++++ Supplied data ++++
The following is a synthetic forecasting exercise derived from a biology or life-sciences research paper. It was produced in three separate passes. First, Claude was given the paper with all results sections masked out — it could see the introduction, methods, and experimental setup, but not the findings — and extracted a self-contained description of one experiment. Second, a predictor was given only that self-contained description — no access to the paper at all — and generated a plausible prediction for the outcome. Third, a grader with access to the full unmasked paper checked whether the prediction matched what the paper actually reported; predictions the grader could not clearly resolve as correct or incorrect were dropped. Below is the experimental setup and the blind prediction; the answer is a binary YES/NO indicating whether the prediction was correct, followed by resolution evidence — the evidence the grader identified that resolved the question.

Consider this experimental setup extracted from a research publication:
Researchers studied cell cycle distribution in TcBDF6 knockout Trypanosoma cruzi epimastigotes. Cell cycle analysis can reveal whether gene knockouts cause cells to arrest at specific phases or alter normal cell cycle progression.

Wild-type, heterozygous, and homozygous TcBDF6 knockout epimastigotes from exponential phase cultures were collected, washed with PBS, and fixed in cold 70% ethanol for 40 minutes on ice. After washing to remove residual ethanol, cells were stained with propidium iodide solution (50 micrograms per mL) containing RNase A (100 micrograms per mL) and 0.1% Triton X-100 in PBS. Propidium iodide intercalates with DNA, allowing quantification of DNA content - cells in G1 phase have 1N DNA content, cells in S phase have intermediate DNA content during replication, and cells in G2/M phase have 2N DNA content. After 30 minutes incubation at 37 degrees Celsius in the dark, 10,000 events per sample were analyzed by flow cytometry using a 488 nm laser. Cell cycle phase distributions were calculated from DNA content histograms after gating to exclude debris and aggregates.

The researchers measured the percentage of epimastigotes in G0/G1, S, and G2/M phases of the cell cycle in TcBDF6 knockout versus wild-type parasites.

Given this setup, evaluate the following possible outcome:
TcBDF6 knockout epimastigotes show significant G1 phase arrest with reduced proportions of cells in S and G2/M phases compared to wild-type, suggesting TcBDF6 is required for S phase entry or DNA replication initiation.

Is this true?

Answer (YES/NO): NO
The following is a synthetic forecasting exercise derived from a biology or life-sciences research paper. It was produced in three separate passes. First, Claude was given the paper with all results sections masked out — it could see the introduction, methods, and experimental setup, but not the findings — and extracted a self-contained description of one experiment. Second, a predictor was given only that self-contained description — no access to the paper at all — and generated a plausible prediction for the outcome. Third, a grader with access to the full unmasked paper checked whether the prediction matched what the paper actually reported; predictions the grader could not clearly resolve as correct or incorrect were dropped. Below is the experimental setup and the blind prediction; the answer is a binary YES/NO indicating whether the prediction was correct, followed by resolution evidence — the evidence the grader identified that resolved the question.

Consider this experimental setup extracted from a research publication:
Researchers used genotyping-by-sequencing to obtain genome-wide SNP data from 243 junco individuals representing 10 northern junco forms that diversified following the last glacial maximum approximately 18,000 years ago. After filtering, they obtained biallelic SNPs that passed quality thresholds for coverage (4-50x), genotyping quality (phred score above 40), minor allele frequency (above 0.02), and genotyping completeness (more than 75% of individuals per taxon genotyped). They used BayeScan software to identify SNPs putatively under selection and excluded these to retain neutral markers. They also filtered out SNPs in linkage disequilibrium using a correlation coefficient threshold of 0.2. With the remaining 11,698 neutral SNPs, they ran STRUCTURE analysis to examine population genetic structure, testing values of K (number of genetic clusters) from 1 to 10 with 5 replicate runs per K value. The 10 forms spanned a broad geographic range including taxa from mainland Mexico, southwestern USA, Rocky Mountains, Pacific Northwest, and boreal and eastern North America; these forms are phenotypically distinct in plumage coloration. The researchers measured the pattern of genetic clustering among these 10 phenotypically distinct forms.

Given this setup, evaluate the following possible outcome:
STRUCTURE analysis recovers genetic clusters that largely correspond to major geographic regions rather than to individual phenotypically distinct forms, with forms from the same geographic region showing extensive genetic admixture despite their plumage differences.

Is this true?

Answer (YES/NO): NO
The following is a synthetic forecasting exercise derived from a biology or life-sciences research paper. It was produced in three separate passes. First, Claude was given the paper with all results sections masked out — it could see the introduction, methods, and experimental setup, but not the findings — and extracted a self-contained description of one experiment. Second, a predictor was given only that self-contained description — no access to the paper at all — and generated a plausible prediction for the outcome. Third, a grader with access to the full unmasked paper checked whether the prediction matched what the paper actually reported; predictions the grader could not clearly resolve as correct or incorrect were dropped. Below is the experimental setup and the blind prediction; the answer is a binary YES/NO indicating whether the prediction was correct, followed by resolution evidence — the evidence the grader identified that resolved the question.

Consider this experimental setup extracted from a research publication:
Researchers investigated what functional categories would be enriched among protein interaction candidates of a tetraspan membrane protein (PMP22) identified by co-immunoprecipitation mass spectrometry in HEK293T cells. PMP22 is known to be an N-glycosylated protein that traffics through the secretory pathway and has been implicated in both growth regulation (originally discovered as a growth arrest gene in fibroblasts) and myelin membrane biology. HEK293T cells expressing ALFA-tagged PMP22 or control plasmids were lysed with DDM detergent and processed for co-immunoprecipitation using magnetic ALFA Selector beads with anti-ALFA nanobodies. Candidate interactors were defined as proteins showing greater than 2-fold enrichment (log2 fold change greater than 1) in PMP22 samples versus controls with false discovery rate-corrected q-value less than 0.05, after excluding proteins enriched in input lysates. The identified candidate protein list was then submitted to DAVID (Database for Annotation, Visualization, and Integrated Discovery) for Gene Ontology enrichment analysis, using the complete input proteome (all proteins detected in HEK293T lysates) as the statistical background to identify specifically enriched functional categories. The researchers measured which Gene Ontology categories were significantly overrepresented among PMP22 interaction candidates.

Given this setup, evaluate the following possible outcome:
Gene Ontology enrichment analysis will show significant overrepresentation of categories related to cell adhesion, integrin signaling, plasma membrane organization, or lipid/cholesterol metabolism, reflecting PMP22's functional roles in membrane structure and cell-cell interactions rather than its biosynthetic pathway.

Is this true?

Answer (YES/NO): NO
++++
++++ Supplied data ++++
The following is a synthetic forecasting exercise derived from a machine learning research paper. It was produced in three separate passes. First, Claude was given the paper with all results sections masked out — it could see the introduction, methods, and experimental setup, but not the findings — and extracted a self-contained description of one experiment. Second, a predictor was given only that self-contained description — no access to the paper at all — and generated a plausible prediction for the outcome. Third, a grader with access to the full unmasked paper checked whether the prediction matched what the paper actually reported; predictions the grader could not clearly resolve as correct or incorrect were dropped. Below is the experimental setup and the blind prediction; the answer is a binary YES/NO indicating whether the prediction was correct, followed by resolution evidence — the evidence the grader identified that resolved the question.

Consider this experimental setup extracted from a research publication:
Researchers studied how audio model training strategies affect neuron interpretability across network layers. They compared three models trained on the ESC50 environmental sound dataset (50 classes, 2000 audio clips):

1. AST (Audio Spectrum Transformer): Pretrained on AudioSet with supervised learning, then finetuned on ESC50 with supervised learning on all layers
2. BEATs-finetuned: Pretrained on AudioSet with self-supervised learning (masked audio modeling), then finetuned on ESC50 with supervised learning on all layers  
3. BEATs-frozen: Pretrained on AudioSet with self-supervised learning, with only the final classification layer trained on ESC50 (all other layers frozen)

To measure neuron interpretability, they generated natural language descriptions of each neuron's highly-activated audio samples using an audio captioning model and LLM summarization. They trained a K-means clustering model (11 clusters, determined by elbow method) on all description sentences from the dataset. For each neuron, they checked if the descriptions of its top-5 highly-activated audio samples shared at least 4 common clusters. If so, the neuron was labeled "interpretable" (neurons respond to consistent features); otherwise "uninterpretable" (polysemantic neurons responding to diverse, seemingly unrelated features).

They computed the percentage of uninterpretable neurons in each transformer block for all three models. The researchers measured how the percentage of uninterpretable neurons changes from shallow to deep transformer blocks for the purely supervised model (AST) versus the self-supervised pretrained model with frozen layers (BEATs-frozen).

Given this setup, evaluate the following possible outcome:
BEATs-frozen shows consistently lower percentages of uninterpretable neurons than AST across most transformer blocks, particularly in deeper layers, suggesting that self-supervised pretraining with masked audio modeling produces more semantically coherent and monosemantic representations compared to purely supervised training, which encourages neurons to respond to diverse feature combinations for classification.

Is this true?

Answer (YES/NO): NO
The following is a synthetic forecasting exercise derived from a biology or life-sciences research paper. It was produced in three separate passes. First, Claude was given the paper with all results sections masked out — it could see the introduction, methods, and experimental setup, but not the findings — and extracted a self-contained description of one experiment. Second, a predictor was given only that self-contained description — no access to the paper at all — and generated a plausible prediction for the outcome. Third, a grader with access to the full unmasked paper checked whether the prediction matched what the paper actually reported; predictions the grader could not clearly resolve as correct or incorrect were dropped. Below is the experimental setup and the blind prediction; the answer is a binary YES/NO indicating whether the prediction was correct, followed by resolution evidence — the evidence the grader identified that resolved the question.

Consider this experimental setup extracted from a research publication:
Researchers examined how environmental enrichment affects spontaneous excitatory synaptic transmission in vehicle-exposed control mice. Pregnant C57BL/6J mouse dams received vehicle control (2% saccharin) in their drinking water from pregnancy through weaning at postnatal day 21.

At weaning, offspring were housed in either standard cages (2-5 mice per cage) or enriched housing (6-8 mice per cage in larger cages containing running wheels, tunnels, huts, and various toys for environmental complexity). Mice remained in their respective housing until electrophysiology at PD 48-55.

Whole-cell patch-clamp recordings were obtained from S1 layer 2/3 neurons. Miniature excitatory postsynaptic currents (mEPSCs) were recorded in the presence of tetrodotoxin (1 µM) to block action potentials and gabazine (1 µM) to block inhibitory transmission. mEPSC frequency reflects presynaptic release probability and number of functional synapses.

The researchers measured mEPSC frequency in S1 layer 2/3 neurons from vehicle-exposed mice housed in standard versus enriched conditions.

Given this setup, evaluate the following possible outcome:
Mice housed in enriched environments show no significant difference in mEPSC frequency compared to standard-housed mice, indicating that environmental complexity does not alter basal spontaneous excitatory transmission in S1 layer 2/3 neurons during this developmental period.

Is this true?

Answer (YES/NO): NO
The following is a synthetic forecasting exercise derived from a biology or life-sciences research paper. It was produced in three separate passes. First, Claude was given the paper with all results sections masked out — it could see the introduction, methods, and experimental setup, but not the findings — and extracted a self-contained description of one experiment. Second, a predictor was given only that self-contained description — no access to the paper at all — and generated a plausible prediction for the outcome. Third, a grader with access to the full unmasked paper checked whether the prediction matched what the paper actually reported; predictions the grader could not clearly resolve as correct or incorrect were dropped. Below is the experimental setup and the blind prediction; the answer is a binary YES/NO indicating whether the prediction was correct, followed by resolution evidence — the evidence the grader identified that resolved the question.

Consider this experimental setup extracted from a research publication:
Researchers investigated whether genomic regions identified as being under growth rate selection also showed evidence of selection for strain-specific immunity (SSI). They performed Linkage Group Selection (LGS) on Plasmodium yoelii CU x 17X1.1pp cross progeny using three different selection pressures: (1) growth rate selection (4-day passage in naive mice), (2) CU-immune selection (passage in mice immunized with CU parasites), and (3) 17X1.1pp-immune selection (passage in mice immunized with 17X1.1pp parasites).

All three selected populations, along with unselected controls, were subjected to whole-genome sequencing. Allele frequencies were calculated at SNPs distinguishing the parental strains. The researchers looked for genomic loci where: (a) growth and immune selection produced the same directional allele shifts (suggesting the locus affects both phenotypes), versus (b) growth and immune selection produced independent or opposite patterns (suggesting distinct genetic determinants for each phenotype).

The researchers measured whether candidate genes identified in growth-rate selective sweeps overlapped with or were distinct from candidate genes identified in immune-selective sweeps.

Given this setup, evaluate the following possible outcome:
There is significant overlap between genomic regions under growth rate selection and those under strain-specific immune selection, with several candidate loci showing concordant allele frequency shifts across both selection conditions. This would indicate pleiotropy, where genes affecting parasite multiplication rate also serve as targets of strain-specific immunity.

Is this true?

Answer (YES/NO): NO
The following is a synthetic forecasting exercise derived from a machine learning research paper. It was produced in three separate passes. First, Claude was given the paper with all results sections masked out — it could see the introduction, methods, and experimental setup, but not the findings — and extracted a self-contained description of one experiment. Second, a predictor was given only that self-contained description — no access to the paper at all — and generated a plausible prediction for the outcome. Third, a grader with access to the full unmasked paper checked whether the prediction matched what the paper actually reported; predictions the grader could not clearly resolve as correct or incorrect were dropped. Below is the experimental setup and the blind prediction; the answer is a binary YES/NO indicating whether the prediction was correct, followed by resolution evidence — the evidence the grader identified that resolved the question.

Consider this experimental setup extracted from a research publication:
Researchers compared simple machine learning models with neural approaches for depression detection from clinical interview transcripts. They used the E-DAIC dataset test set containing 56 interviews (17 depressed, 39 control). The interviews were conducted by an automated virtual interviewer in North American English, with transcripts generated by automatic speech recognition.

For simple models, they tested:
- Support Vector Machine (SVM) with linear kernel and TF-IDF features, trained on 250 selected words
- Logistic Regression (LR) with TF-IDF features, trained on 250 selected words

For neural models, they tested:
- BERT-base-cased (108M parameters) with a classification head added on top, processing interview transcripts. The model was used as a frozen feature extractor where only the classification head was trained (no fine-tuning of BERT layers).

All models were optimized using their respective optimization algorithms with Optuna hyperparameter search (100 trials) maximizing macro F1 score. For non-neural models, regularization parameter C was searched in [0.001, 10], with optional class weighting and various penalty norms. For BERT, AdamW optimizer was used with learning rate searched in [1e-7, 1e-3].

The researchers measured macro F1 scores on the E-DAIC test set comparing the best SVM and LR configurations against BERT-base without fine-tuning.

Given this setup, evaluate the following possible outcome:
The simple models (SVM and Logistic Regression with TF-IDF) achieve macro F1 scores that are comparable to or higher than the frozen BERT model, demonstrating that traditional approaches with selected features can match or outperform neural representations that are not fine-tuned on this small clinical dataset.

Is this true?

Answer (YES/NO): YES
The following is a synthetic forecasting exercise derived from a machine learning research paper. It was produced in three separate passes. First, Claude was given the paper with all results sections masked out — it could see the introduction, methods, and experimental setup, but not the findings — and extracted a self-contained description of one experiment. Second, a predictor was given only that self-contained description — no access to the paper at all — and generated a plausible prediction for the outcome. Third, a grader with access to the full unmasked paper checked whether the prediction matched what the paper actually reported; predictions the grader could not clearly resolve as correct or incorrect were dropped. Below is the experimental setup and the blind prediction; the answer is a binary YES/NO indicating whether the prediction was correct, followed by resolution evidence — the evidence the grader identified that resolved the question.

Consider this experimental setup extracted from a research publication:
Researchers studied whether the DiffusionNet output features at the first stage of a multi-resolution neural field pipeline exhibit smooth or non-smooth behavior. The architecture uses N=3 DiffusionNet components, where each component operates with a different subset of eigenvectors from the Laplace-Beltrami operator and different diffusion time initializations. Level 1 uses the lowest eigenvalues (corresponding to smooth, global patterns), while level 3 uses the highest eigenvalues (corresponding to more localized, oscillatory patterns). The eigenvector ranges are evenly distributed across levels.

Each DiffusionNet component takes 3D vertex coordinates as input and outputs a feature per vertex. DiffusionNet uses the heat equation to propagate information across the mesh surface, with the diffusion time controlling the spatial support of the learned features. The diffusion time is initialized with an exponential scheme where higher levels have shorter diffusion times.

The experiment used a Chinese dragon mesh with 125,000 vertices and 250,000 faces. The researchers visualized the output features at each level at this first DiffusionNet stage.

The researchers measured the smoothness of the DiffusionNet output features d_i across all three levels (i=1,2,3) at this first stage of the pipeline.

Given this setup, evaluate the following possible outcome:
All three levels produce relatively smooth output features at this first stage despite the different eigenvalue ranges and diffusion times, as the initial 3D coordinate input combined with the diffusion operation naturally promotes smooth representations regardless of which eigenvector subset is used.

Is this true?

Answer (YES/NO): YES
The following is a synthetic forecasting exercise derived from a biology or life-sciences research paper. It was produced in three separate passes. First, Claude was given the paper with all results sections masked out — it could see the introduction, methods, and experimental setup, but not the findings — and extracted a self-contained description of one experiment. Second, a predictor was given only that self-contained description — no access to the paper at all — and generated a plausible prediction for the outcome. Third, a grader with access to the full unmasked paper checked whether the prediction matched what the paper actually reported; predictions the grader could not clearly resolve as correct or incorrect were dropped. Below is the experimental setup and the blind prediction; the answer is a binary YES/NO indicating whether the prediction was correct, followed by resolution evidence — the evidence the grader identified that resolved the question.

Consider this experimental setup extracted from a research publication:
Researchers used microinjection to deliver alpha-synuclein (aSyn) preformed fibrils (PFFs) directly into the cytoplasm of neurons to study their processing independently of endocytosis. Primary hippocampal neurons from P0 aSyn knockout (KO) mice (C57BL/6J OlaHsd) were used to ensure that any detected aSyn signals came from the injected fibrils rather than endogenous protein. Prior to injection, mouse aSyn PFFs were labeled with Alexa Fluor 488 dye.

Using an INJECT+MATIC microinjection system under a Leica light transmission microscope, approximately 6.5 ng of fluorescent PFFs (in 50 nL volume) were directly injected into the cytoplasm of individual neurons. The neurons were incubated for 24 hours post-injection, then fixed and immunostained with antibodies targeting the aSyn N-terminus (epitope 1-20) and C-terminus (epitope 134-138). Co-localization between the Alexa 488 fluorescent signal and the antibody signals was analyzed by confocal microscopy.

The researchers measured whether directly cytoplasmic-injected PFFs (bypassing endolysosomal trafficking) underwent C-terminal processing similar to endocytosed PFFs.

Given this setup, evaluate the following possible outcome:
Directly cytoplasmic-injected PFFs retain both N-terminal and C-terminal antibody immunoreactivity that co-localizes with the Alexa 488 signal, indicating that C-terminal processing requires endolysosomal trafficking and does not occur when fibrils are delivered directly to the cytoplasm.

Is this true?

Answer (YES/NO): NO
++++
**Assigned task**
Only the lines above from the line containing "1. AST (Audio" through the line containing "2. BEATs-finetuned: Pretrained" should be retyped, exactly and with both ends included.

**Solution to this problem**
1. AST (Audio Spectrum Transformer): Pretrained on AudioSet with supervised learning, then finetuned on ESC50 with supervised learning on all layers
2. BEATs-finetuned: Pretrained on AudioSet with self-supervised learning (masked audio modeling), then finetuned on ESC50 with supervised learning on all layers  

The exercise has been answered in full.